The Gabriel Project receives help from other faith organizations who are looking for worthy projects. First United Methodist Church’s Twice Blessed charitable group donated a $10,000 storage building for the Bethlehem Maternity Home. That small building was converted into an air-conditioned space filled with diapers, wipes, clothes, baby shoes, infant items and other important needs for mothers and babies. It is conveniently placed on the home’s property. Pastors Wade Powell and Amanda Banda blessed the building on July 7 and learned more about the work being done at the maternity home.
Twice Blessed is a shop that regularly raises money for charitable efforts.
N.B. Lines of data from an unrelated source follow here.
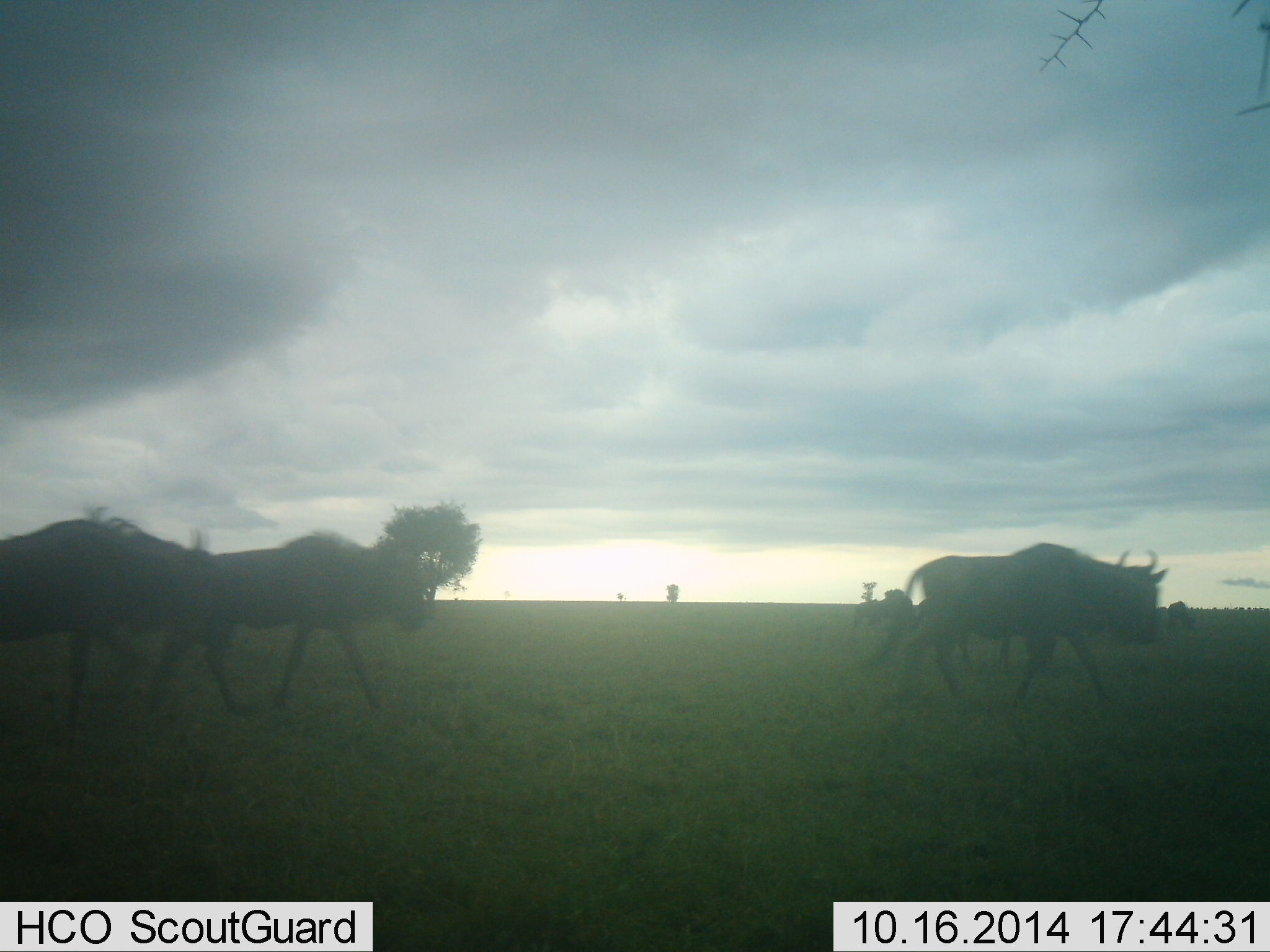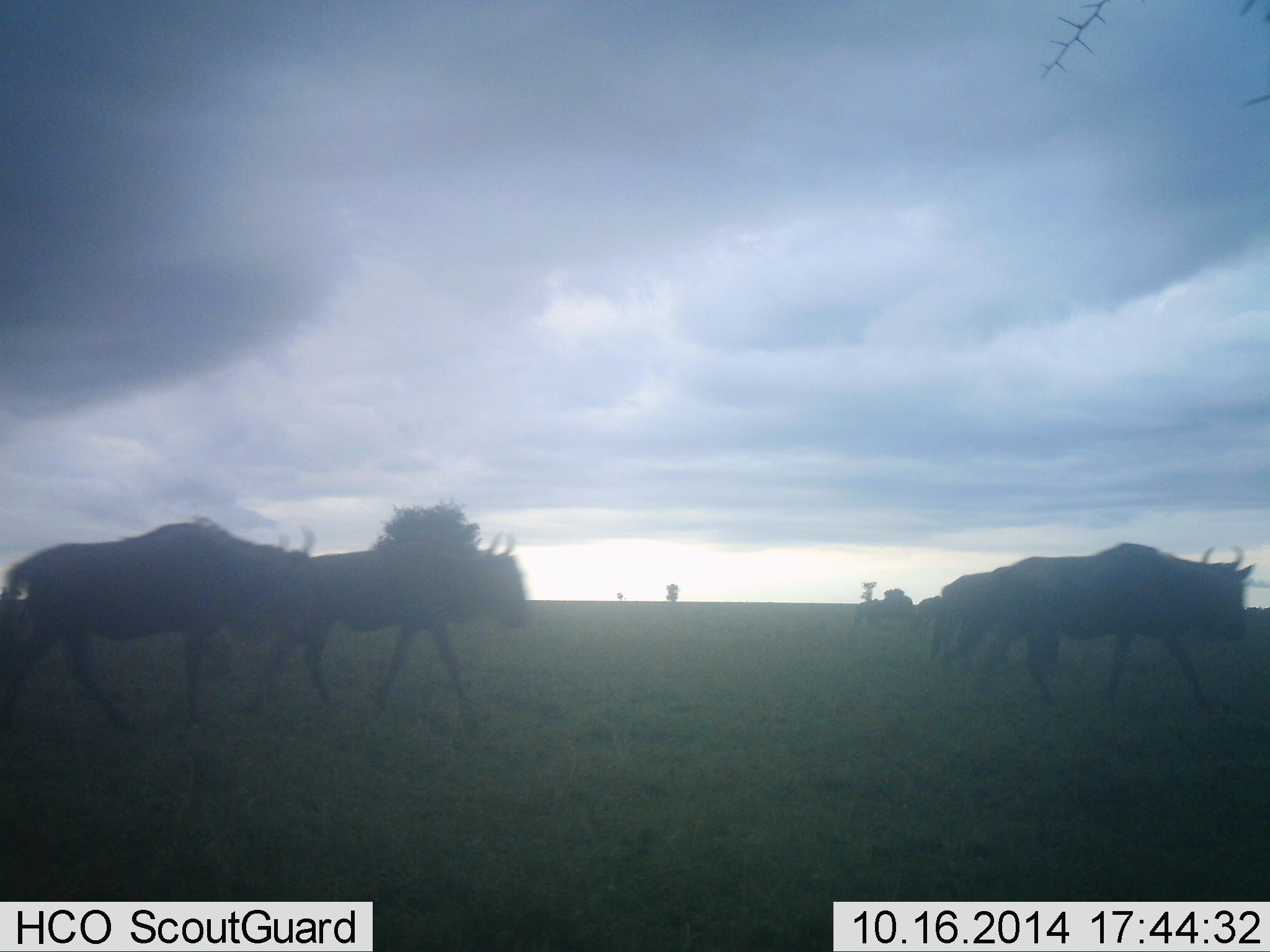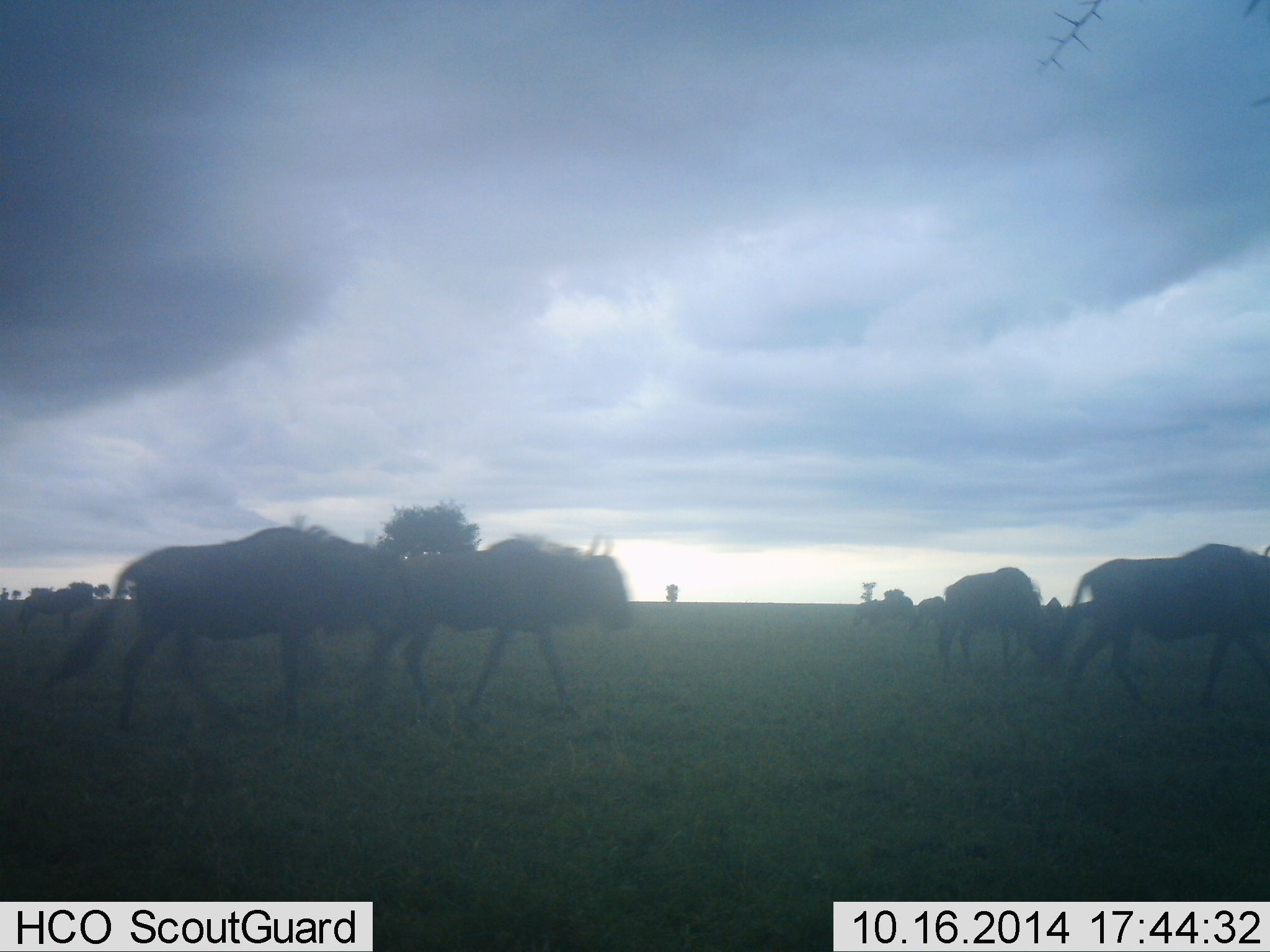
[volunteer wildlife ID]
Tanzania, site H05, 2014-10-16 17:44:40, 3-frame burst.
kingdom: Animalia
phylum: Chordata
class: Mammalia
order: Artiodactyla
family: Bovidae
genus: Connochaetes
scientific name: Connochaetes taurinus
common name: blue wildebeest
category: wildebeest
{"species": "wildebeest (blue wildebeest) (Connochaetes taurinus)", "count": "6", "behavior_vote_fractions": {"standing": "0%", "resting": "0%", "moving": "100%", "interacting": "0%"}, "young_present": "0%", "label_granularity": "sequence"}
It was formed by a group of women at First United Methodist about 10 years ago. The shop sits on the property near the church in downtown Victoria. However, it started with a simple garage sale to generate seed money, which led to a small shop and eventually, after outgrowing its space, someone asked the church’s trustees if they might want to build on the empty lot near the church.
Marcia Kauffman, a longtime volunteer for Twice Blessed and master gardener, said the “plight of these young women really tugged on our heartstrings.” Each month, their board hears from speakers who recommend a possible recipient for a donation. Over the past decade, the group has raised almost a half-million dollars for charity.
Baby items are always needed at the Bethlehem Maternity Home.
Twice Blessed also runs on the shoulders of its volunteers. “We are always on the lookout for new volunteers. Usually, a volunteer will do one three-hour shift a month in the shop,” she said.
“We keep the donations local,” Kauffman said. “But we always have to have information. We don’t just donate a bunch of money … we do our research.”
McCall said working with an organization such as The Gabriel Project allows her to make a real difference. “I just want to help anyone, in any way we possibly can. … If we don’t go out and minister outside of those doors (the church), we’re not doing our part. And I mean, I just feel like I’m called to that capacity.”